- What you should do
Give back every record exactly, images excluded.

- Dataset content

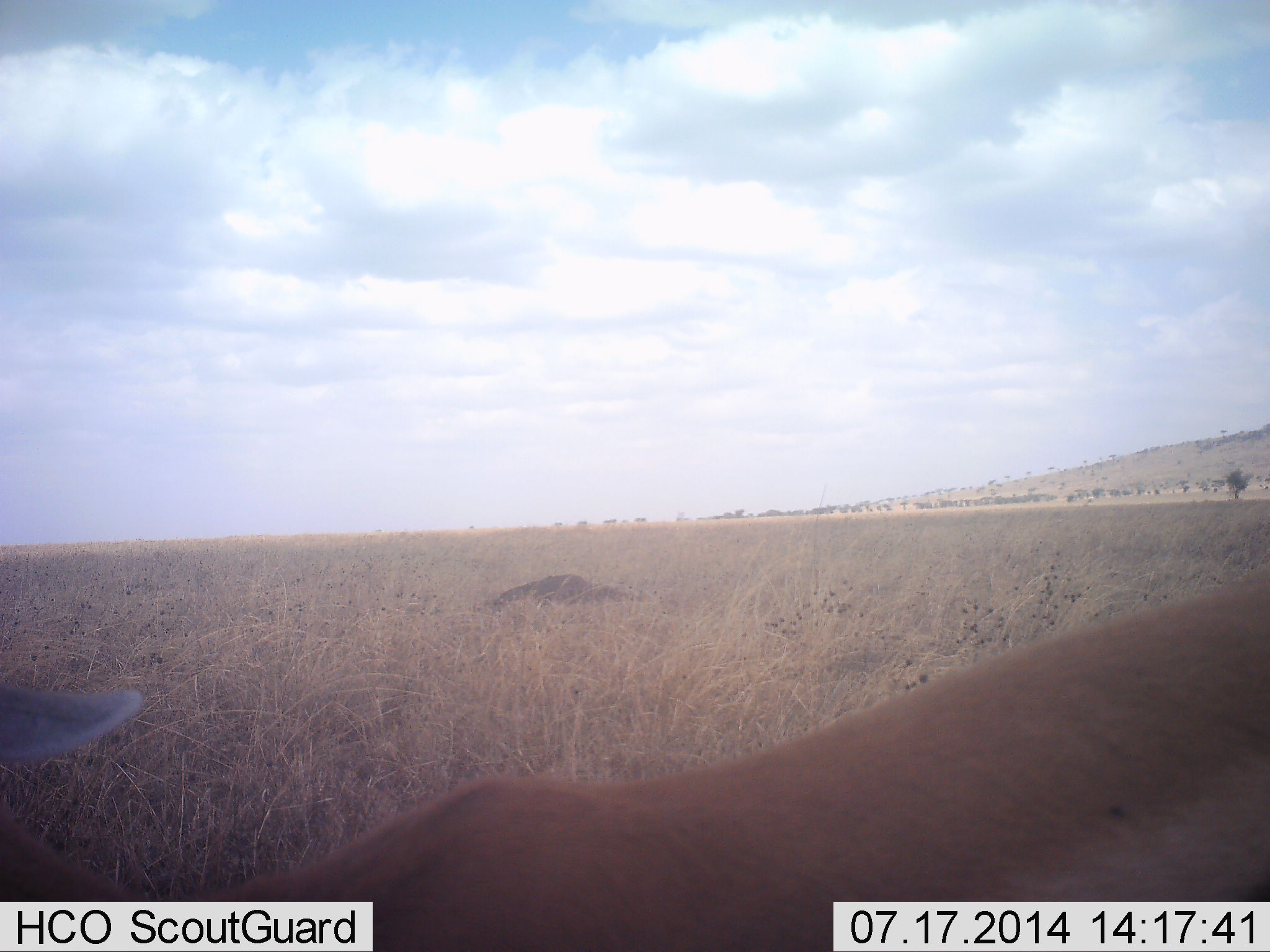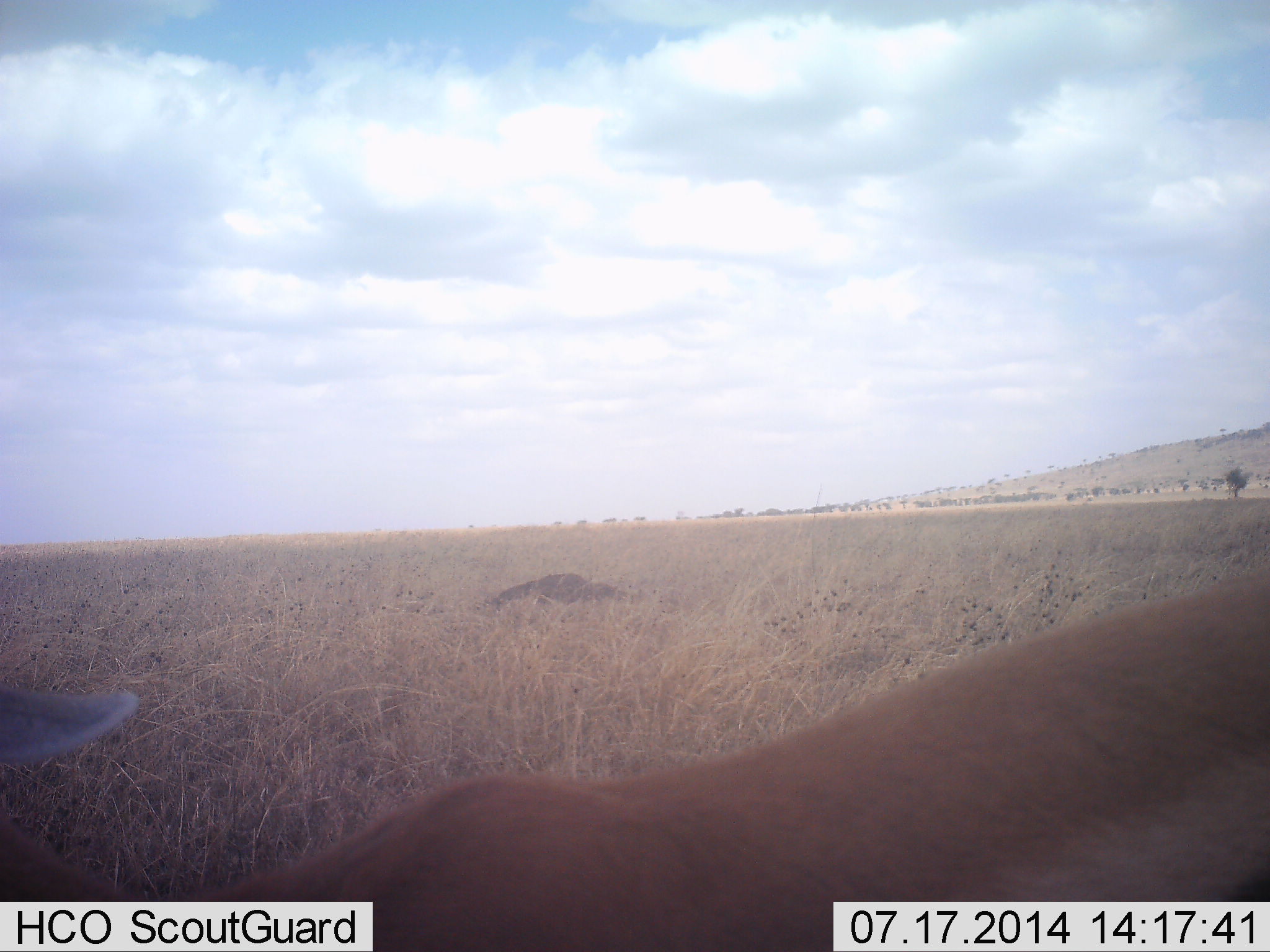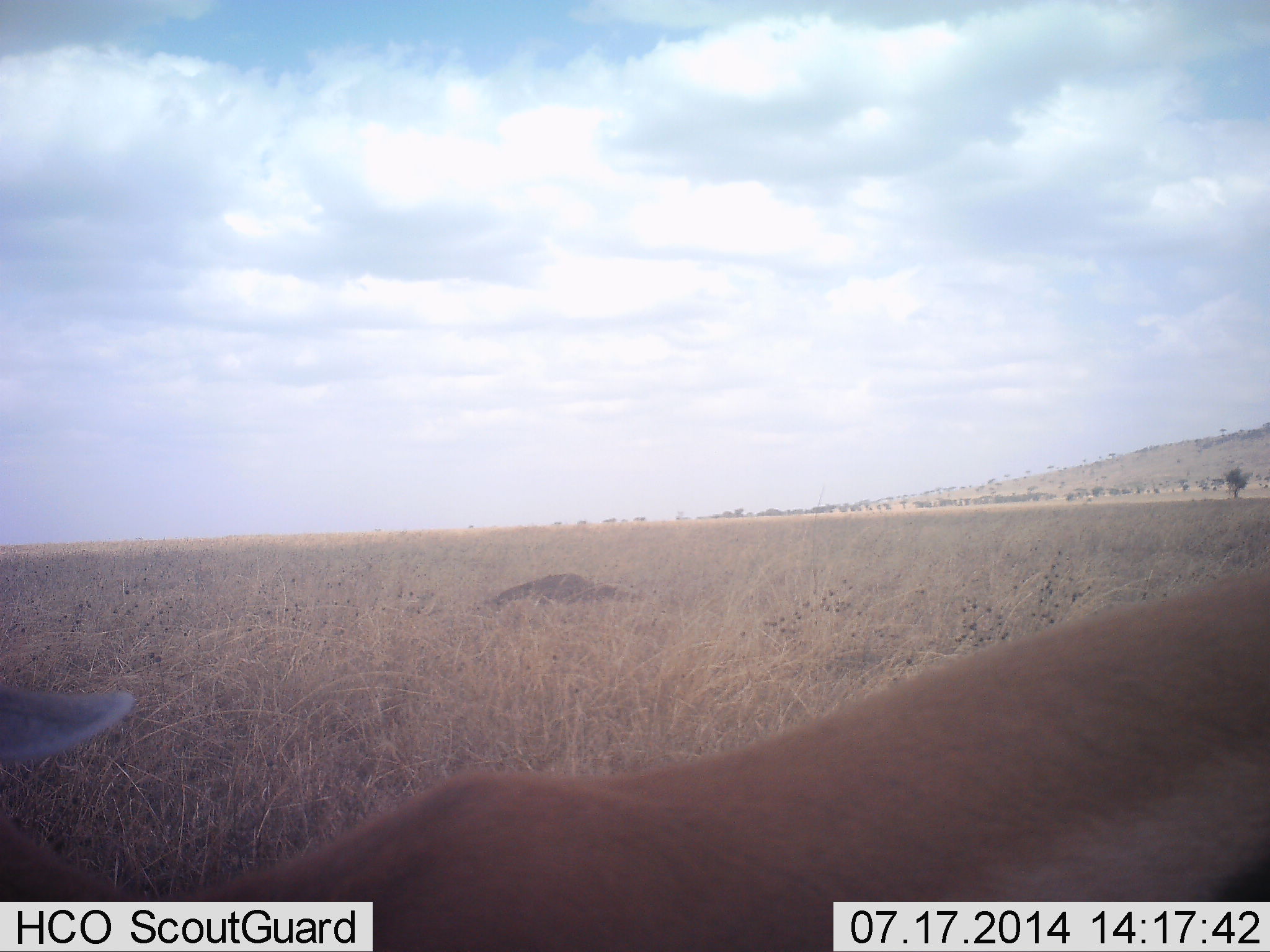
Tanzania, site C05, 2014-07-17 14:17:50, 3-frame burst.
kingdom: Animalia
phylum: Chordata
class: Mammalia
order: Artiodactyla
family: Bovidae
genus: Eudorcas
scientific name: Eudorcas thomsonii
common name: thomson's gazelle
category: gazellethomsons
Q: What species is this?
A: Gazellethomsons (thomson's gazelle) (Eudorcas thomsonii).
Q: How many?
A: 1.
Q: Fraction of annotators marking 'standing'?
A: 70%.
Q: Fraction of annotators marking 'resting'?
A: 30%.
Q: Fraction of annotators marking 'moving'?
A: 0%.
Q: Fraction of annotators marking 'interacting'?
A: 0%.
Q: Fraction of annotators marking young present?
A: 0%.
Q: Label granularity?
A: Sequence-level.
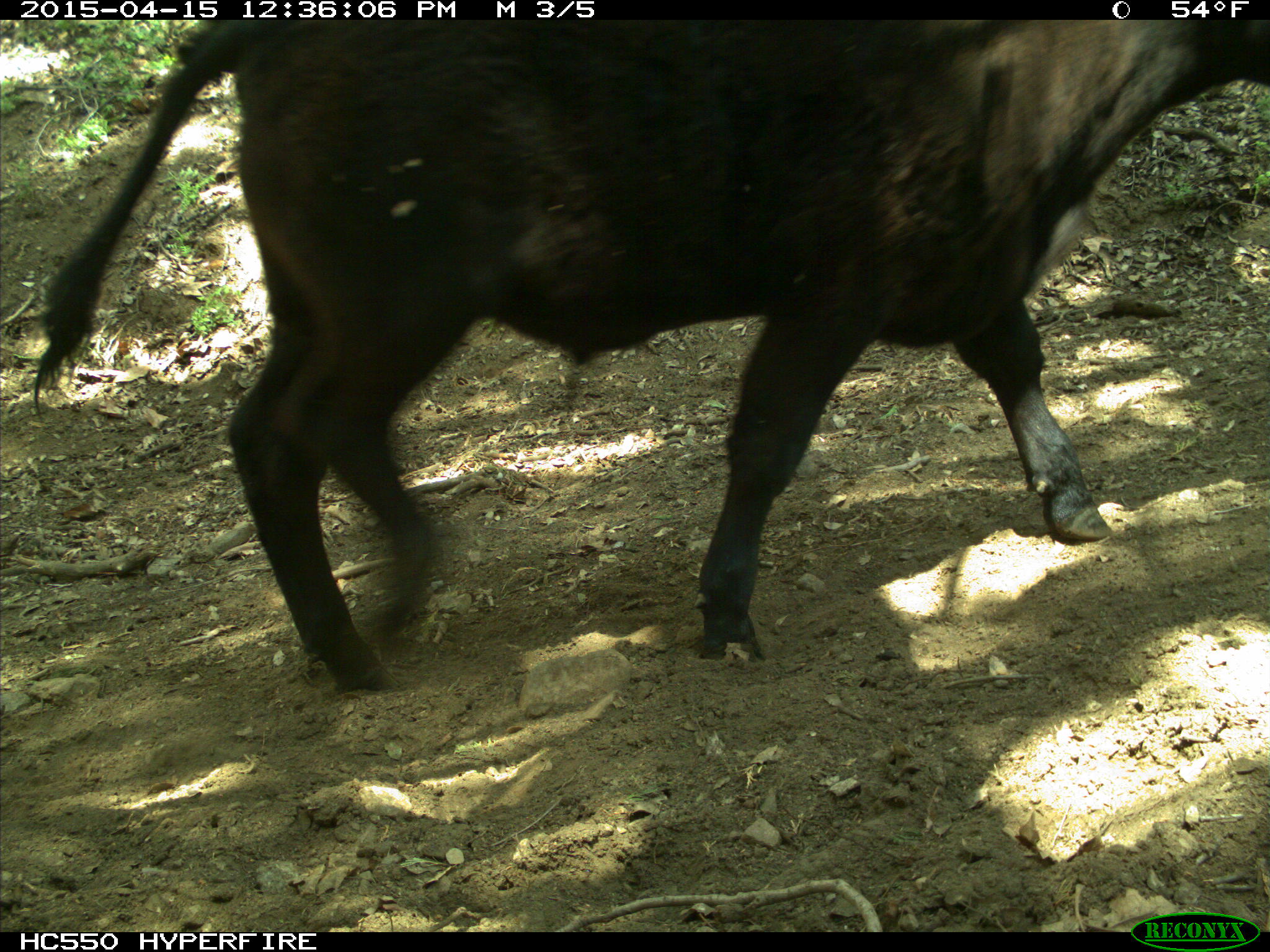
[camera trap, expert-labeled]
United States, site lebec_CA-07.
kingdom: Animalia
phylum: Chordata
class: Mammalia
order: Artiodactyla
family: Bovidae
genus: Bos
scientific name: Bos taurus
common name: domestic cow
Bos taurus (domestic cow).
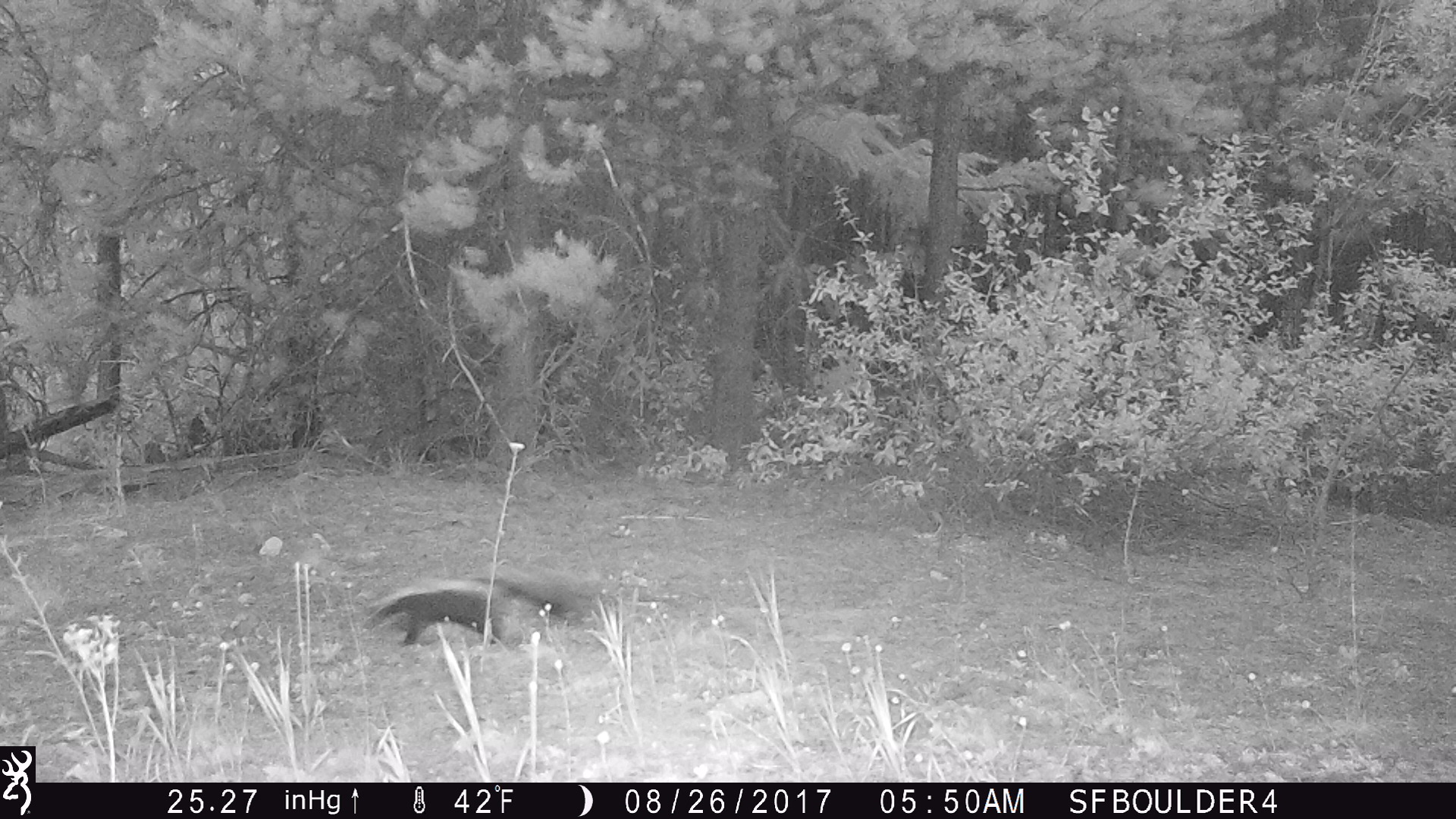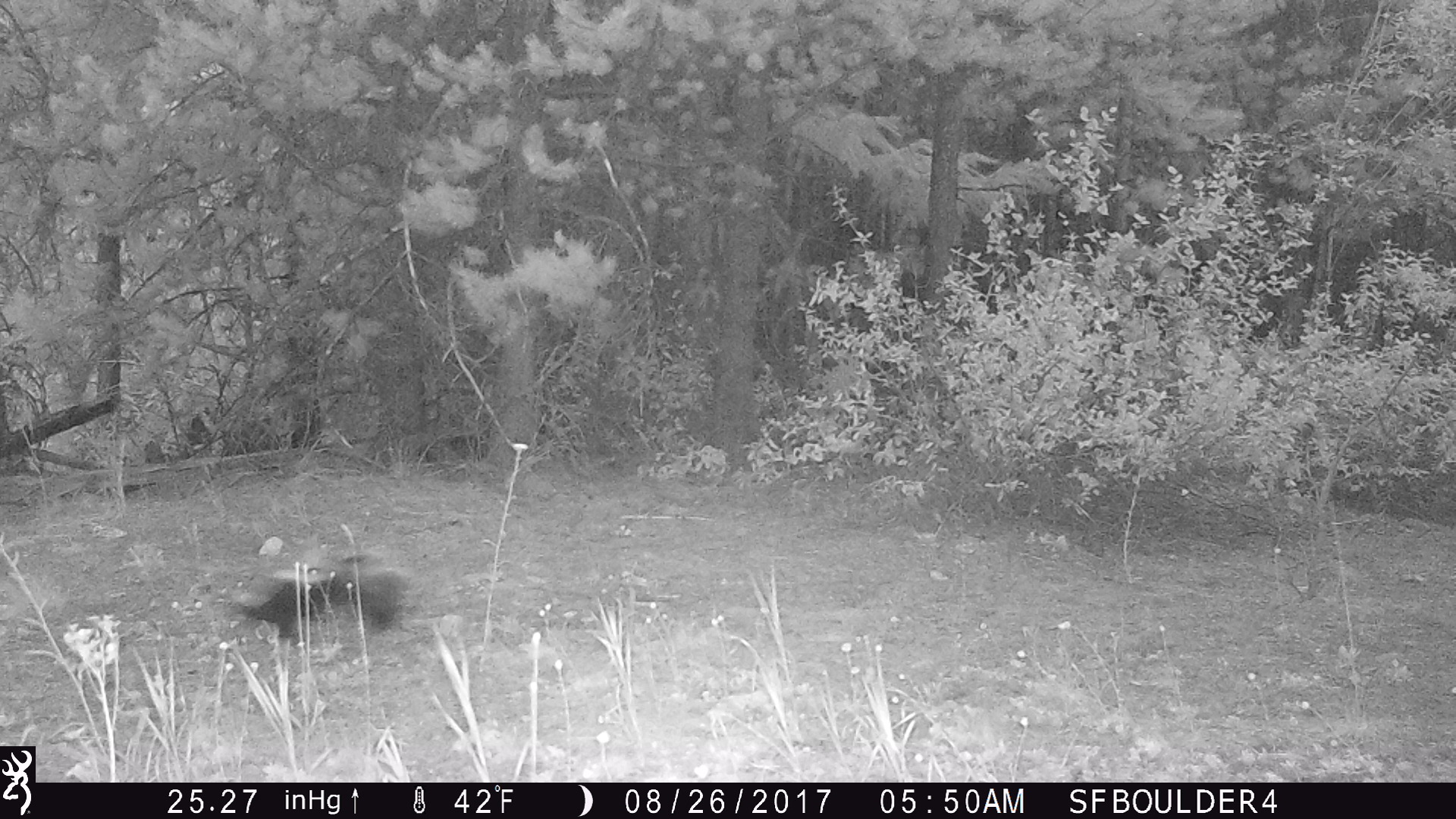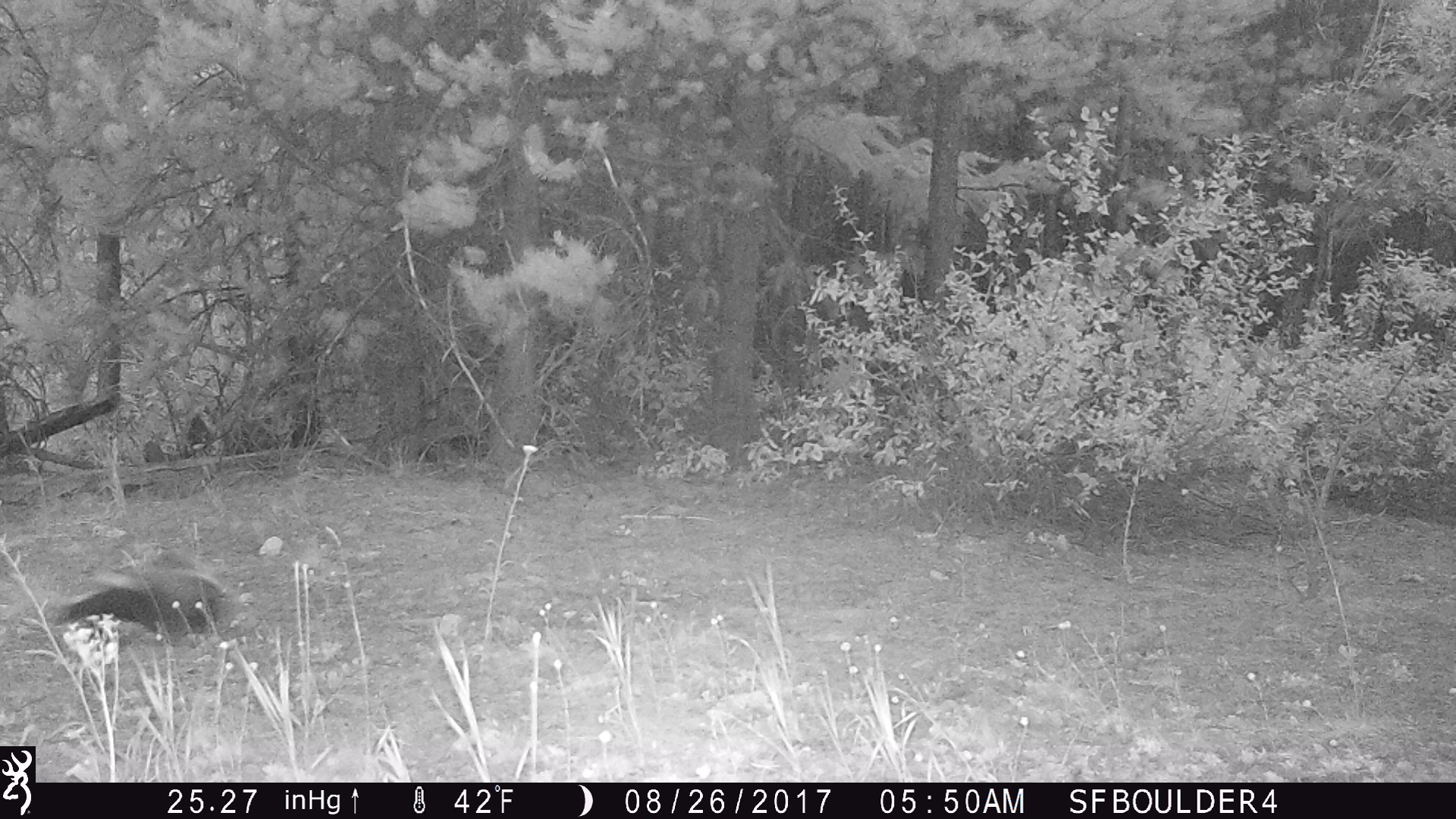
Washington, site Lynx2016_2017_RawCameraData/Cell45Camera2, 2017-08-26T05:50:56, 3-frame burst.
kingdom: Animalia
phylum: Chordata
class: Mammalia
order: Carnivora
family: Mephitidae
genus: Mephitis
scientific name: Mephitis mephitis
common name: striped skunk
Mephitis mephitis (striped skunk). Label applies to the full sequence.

- Output for this exercise
Tanzania, site C05, 2014-07-17 14:17:50, 3-frame burst.
kingdom: Animalia
phylum: Chordata
class: Mammalia
order: Artiodactyla
family: Bovidae
genus: Eudorcas
scientific name: Eudorcas thomsonii
common name: thomson's gazelle
category: gazellethomsons
Q: What species is this?
A: Gazellethomsons (thomson's gazelle) (Eudorcas thomsonii).
Q: How many?
A: 1.
Q: Fraction of annotators marking 'standing'?
A: 70%.
Q: Fraction of annotators marking 'resting'?
A: 30%.
Q: Fraction of annotators marking 'moving'?
A: 0%.
Q: Fraction of annotators marking 'interacting'?
A: 0%.
Q: Fraction of annotators marking young present?
A: 0%.
Q: Label granularity?
A: Sequence-level.
[camera trap, expert-labeled]
United States, site lebec_CA-07.
kingdom: Animalia
phylum: Chordata
class: Mammalia
order: Artiodactyla
family: Bovidae
genus: Bos
scientific name: Bos taurus
common name: domestic cow
Bos taurus (domestic cow).
Washington, site Lynx2016_2017_RawCameraData/Cell45Camera2, 2017-08-26T05:50:56, 3-frame burst.
kingdom: Animalia
phylum: Chordata
class: Mammalia
order: Carnivora
family: Mephitidae
genus: Mephitis
scientific name: Mephitis mephitis
common name: striped skunk
Mephitis mephitis (striped skunk). Label applies to the full sequence.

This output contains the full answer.